# Data excerpts
---+---
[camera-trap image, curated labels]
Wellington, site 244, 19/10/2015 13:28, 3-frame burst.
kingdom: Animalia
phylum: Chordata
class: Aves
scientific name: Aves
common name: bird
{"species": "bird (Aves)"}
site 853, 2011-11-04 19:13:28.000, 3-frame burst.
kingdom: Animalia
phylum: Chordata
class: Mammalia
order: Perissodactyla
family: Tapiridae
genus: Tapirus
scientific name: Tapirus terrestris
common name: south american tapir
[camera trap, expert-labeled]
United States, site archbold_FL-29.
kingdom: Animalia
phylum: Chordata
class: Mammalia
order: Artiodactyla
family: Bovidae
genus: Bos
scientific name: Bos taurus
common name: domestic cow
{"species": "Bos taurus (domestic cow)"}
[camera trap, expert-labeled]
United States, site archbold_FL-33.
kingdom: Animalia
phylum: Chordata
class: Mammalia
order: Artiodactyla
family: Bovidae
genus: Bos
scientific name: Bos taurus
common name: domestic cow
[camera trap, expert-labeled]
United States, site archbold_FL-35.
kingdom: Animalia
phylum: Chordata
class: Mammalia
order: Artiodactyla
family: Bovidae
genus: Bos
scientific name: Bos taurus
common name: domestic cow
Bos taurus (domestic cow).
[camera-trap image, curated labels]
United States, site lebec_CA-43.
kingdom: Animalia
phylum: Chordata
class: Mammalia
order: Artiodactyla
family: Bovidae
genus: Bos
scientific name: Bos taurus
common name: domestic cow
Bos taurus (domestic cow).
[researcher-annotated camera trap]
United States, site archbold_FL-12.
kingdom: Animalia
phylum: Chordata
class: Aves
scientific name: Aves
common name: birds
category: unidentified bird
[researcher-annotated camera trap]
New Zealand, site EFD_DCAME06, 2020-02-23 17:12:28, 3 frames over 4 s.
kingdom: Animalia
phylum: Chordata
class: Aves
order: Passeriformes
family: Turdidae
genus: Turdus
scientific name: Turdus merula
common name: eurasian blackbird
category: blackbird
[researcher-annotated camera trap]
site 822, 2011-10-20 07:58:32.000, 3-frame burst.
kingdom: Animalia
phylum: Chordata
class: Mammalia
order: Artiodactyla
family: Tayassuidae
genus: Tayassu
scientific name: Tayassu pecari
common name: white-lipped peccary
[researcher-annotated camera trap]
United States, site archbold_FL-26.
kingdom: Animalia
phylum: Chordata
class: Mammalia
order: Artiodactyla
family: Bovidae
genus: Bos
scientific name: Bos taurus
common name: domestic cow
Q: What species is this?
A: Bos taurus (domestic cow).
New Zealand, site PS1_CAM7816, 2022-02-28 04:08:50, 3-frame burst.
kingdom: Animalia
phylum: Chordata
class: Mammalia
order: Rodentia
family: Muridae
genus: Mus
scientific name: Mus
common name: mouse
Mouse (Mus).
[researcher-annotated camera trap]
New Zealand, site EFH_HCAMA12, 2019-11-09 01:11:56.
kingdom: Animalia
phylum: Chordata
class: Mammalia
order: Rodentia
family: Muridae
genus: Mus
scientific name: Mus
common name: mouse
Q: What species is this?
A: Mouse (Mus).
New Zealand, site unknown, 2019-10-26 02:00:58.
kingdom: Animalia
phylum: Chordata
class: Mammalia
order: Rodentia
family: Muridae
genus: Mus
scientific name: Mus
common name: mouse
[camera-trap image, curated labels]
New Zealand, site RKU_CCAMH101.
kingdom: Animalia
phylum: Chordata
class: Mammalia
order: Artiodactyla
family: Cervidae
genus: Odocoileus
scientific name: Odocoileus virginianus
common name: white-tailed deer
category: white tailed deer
---+---
# Work order
An exact copy of every record is needed.

# Reply to the task
[camera-trap image, curated labels]
Wellington, site 244, 19/10/2015 13:28, 3-frame burst.
kingdom: Animalia
phylum: Chordata
class: Aves
scientific name: Aves
common name: bird
{"species": "bird (Aves)"}
site 853, 2011-11-04 19:13:28.000, 3-frame burst.
kingdom: Animalia
phylum: Chordata
class: Mammalia
order: Perissodactyla
family: Tapiridae
genus: Tapirus
scientific name: Tapirus terrestris
common name: south american tapir
[camera trap, expert-labeled]
United States, site archbold_FL-29.
kingdom: Animalia
phylum: Chordata
class: Mammalia
order: Artiodactyla
family: Bovidae
genus: Bos
scientific name: Bos taurus
common name: domestic cow
{"species": "Bos taurus (domestic cow)"}
[camera trap, expert-labeled]
United States, site archbold_FL-33.
kingdom: Animalia
phylum: Chordata
class: Mammalia
order: Artiodactyla
family: Bovidae
genus: Bos
scientific name: Bos taurus
common name: domestic cow
[camera trap, expert-labeled]
United States, site archbold_FL-35.
kingdom: Animalia
phylum: Chordata
class: Mammalia
order: Artiodactyla
family: Bovidae
genus: Bos
scientific name: Bos taurus
common name: domestic cow
Bos taurus (domestic cow).
[camera-trap image, curated labels]
United States, site lebec_CA-43.
kingdom: Animalia
phylum: Chordata
class: Mammalia
order: Artiodactyla
family: Bovidae
genus: Bos
scientific name: Bos taurus
common name: domestic cow
Bos taurus (domestic cow).
[researcher-annotated camera trap]
United States, site archbold_FL-12.
kingdom: Animalia
phylum: Chordata
class: Aves
scientific name: Aves
common name: birds
category: unidentified bird
[researcher-annotated camera trap]
New Zealand, site EFD_DCAME06, 2020-02-23 17:12:28, 3 frames over 4 s.
kingdom: Animalia
phylum: Chordata
class: Aves
order: Passeriformes
family: Turdidae
genus: Turdus
scientific name: Turdus merula
common name: eurasian blackbird
category: blackbird
[researcher-annotated camera trap]
site 822, 2011-10-20 07:58:32.000, 3-frame burst.
kingdom: Animalia
phylum: Chordata
class: Mammalia
order: Artiodactyla
family: Tayassuidae
genus: Tayassu
scientific name: Tayassu pecari
common name: white-lipped peccary
[researcher-annotated camera trap]
United States, site archbold_FL-26.
kingdom: Animalia
phylum: Chordata
class: Mammalia
order: Artiodactyla
family: Bovidae
genus: Bos
scientific name: Bos taurus
common name: domestic cow
Q: What species is this?
A: Bos taurus (domestic cow).
New Zealand, site PS1_CAM7816, 2022-02-28 04:08:50, 3-frame burst.
kingdom: Animalia
phylum: Chordata
class: Mammalia
order: Rodentia
family: Muridae
genus: Mus
scientific name: Mus
common name: mouse
Mouse (Mus).
[researcher-annotated camera trap]
New Zealand, site EFH_HCAMA12, 2019-11-09 01:11:56.
kingdom: Animalia
phylum: Chordata
class: Mammalia
order: Rodentia
family: Muridae
genus: Mus
scientific name: Mus
common name: mouse
Q: What species is this?
A: Mouse (Mus).
New Zealand, site unknown, 2019-10-26 02:00:58.
kingdom: Animalia
phylum: Chordata
class: Mammalia
order: Rodentia
family: Muridae
genus: Mus
scientific name: Mus
common name: mouse
[camera-trap image, curated labels]
New Zealand, site RKU_CCAMH101.
kingdom: Animalia
phylum: Chordata
class: Mammalia
order: Artiodactyla
family: Cervidae
genus: Odocoileus
scientific name: Odocoileus virginianus
common name: white-tailed deer
category: white tailed deer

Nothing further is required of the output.